The town’s Russian Orthodox priests have now themselves mostly disappeared, apparently taking flight to escape possible arrest by the Ukrainian authorities for their role in supporting the rebellion. Among those who have gone missing is Father Vitaly, a priest at Slovyansk’s oldest church, Church of the Holy Resurrection, which controlled the cultural center used by the gunmen. His staff said he was away on a trip and would return, though when was unclear. A telephone number they gave for him did not work.

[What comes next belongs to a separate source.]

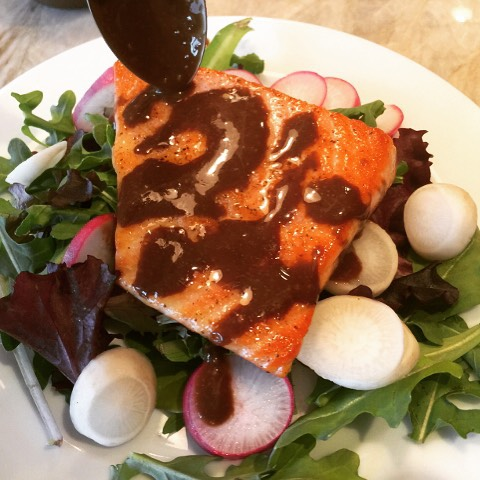 Easy Seared Salmon Salad with Balsamic Vinaigrette Recipe! Easy Lighthellip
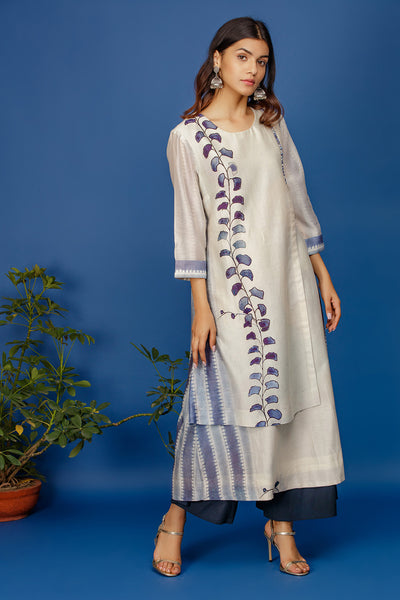 Leaf & Stripe Printed Kurta With Fabric Buttons. Ivory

When pro-Russian gunmen first took control of Slovyansk, the town’s elected mayor, Neli Shtepa, who initially supported the takeover, said in an interview with Ukraine’s Unian news agency that Father Vitaly had welcomed the rebels onto church property to help them prepare their initial assault. She was arrested by the rebels soon afterward and spent three months detained in city hall.
Archbishop Arseny of Svyatogorsk Lavra, the Moscow patriarchate’s senior area cleric, issued a statement dismissing Ms. Shtepa’s accusations against the church as “fantasy” and slander.
Villa Maria, the Orthodox church cultural center, has now been emptied of the pro-Russian fighters who used it as a recreation center during their occupation of Slovyansk. They left behind empty boxes of ammunition, empty bottles of liquor, weight lifting equipment and a jumble of leaflets denouncing the government in Kiev and its Western backers. “Today we face a choice,” read one. “Unity with our brother peoples or falling under the European boot.”-Andrew Higgans New York Times.